*DIRECTIONS FOR THIS TASK:* Will you quote only the lines starting at the one that contains "New South Wales, site" and ending with the last line of the listing below, inclusive?
[EXERCISE MATERIAL Boundary: Start]
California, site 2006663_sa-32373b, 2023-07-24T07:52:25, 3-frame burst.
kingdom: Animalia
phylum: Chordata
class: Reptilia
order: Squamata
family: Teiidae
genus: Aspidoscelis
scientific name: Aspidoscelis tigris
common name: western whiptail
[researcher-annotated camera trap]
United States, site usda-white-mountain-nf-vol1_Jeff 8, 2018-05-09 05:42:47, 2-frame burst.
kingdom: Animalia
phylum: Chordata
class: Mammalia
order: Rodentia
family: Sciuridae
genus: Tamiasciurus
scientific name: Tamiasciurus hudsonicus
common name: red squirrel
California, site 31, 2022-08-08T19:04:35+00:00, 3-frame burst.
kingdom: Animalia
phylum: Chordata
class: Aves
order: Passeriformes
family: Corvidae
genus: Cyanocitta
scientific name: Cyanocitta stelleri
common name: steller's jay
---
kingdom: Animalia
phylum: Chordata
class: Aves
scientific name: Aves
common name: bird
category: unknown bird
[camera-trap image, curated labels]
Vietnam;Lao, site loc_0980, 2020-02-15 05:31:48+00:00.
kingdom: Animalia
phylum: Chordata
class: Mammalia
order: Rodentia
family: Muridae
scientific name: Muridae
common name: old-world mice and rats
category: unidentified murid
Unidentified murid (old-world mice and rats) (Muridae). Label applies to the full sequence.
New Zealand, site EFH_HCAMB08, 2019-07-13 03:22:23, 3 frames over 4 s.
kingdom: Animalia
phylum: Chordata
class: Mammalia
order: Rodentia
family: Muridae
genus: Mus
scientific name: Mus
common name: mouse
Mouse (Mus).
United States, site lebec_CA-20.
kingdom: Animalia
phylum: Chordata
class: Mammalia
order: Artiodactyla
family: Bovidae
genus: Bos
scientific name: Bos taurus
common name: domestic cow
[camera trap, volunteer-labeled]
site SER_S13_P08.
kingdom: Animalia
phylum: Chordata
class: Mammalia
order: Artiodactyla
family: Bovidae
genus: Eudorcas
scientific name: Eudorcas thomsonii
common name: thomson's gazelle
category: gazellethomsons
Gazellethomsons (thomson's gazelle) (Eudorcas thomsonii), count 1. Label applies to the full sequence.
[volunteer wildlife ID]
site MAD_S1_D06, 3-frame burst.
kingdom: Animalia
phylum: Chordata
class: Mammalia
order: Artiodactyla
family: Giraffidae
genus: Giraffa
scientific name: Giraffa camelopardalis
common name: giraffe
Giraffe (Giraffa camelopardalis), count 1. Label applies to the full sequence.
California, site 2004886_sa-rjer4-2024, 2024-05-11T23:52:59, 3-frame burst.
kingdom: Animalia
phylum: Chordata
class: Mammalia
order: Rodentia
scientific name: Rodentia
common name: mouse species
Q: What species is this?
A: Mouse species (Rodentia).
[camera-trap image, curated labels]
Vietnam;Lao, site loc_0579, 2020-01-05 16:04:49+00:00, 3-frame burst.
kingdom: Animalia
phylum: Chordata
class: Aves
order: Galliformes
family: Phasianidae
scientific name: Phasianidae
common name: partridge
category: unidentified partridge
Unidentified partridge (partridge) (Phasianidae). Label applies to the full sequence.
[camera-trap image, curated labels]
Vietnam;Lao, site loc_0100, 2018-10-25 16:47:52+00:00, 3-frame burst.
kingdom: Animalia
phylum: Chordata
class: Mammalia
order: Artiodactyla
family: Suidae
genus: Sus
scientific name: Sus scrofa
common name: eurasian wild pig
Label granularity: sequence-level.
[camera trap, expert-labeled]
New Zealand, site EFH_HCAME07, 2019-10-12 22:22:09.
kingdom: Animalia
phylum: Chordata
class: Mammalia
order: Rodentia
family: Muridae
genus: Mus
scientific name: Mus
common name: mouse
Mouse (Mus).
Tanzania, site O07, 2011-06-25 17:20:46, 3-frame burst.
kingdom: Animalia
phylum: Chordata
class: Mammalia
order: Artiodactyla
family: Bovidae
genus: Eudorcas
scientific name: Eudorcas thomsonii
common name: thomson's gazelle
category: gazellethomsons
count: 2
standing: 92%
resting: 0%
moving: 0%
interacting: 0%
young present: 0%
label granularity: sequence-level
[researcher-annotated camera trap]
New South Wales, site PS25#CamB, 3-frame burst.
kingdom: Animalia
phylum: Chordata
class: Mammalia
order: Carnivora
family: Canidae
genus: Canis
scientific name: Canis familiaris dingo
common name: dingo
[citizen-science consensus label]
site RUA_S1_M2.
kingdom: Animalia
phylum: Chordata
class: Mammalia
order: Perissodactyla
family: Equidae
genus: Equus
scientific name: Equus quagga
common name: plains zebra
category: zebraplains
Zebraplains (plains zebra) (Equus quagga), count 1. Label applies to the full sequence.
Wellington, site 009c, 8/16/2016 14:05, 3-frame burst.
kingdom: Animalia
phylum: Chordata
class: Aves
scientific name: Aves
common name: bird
[EXERCISE MATERIAL Boundary: End]
*ANSWER FOR THE TASK:*
New South Wales, site PS25#CamB, 3-frame burst.
kingdom: Animalia
phylum: Chordata
class: Mammalia
order: Carnivora
family: Canidae
genus: Canis
scientific name: Canis familiaris dingo
common name: dingo
[citizen-science consensus label]
site RUA_S1_M2.
kingdom: Animalia
phylum: Chordata
class: Mammalia
order: Perissodactyla
family: Equidae
genus: Equus
scientific name: Equus quagga
common name: plains zebra
category: zebraplains
Zebraplains (plains zebra) (Equus quagga), count 1. Label applies to the full sequence.
Wellington, site 009c, 8/16/2016 14:05, 3-frame burst.
kingdom: Animalia
phylum: Chordata
class: Aves
scientific name: Aves
common name: bird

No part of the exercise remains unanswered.